Ray led the group in chants and prayers during the ceremony, Bunn said. People were not physically forced to stay inside but chided by Ray if they wanted to leave as he told them they were stronger than their bodies and weakness could be overcome.
Bunn lasted the entire two hours, but nearly two dozen others suffered serious injuries that sent them to the hospital.
Kirby Brown, 38, of Westtown, N.Y., and James Shore, 40, of Milwaukee, died upon arrival at a hospital.
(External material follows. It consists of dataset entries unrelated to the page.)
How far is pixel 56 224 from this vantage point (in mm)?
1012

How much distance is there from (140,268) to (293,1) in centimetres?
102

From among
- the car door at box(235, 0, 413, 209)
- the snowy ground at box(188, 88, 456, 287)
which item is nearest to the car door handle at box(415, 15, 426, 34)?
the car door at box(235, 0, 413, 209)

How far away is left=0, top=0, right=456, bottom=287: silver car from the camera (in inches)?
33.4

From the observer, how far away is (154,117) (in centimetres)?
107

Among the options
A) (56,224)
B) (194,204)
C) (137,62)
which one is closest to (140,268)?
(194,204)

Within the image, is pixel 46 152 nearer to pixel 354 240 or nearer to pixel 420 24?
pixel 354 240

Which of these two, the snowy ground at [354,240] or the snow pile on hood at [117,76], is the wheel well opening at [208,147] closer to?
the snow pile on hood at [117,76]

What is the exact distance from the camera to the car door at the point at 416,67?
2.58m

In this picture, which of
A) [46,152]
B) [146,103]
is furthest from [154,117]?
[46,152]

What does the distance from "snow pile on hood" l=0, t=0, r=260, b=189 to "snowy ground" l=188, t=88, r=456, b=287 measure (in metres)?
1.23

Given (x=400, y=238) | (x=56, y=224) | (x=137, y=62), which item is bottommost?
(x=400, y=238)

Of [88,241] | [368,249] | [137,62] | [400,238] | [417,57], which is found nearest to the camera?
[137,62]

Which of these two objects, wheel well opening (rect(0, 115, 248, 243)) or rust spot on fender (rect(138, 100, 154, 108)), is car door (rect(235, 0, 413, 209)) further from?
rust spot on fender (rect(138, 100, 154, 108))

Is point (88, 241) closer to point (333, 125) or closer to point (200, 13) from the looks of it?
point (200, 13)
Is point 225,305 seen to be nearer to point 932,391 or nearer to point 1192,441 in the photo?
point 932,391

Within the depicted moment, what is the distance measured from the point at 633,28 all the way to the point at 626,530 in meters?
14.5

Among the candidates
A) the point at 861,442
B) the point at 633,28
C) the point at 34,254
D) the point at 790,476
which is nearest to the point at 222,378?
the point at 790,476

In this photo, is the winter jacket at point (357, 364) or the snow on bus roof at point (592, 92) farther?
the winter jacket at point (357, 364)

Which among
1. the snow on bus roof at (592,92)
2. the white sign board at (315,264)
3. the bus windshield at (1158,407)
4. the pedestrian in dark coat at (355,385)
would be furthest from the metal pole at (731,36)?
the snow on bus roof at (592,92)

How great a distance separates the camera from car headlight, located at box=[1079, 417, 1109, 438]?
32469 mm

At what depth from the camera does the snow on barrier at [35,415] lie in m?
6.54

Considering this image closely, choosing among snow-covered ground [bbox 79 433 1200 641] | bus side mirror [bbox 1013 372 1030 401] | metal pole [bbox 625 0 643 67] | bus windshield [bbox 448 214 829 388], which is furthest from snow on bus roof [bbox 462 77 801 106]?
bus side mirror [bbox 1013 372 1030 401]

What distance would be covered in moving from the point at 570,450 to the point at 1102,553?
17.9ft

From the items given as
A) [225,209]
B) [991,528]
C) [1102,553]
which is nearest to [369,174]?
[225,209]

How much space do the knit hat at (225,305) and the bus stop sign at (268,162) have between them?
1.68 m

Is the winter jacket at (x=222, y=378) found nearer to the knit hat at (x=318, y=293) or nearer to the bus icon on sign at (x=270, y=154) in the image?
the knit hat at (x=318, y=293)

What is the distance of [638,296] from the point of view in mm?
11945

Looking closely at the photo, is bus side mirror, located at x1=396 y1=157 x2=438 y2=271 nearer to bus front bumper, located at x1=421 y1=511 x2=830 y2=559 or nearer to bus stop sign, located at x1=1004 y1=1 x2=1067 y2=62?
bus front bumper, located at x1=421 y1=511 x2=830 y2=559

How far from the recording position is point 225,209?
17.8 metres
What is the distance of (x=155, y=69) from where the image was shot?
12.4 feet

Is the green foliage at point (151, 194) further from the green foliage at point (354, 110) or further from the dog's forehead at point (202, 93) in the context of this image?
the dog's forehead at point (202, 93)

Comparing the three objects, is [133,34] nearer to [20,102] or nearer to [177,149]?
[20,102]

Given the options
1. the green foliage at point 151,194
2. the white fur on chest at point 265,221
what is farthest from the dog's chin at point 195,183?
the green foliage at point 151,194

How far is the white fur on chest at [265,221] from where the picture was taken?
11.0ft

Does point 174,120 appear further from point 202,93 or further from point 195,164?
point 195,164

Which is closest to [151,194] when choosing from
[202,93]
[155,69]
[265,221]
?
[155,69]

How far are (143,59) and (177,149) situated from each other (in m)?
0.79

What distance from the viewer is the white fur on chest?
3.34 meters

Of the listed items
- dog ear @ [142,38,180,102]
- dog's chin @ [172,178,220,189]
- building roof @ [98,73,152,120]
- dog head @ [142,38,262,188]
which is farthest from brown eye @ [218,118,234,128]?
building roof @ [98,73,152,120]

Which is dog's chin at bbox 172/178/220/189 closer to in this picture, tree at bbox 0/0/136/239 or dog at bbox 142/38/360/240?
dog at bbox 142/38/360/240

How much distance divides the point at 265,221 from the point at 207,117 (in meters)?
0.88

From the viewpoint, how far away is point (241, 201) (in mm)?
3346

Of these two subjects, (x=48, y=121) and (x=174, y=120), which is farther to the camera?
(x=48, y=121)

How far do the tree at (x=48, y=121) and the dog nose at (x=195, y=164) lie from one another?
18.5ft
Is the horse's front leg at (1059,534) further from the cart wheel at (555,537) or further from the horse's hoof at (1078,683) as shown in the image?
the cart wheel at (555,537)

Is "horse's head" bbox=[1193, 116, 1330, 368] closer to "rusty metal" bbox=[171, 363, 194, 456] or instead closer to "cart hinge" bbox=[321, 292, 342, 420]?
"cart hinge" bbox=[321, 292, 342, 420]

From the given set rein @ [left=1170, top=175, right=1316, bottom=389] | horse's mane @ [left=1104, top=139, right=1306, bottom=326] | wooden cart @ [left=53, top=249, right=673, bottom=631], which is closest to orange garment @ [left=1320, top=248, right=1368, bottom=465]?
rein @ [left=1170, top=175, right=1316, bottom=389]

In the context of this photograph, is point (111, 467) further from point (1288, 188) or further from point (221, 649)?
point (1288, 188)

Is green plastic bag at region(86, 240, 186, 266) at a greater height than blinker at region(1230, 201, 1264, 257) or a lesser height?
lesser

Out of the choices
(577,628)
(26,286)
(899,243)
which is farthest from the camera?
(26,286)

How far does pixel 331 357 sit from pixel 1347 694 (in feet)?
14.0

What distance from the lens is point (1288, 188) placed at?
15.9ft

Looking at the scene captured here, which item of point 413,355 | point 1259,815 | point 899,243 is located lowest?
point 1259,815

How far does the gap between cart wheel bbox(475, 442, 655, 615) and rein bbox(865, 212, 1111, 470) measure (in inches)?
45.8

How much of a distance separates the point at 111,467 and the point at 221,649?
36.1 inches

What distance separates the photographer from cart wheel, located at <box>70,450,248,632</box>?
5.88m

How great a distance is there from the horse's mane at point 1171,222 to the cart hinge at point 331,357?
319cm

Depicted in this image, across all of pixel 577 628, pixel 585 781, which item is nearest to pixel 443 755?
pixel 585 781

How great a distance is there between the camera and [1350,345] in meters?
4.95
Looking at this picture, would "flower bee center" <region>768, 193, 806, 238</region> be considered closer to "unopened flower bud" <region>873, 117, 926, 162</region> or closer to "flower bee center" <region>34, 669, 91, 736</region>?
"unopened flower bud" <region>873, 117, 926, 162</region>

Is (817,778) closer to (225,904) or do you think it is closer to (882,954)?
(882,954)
Liz Neuman, 49, of Prior Lake, Minn., lingered in a coma for more than a week before dying.
Sheriff's investigators in Arizona's Yavapai County are treating the deaths as homicides but have yet to determine the cause.
Investigators are looking into the construction of the sweat lodge, the fact that people had fallen ill at previous sweat ceremonies led by Ray and questionable medical care on site as they try to determine whether criminal negligence contributed to the deaths and illnesses.
Authorities have said a nurse hired by Ray was directing rescue efforts including CPR when emergency crews arrived. Ray is the primary focus of the probe but others also are being investigated, Sheriff Steve Waugh has said.
"I too want to know what happened that caused this horrible tragedy," Ray wrote on his Web site Tuesday.
He vowed to continue with his work.
"I have taken heat for that decision, but if I choose to lock myself in my home, I am sure I would be criticized for hiding and not practicing what I preach," he wrote.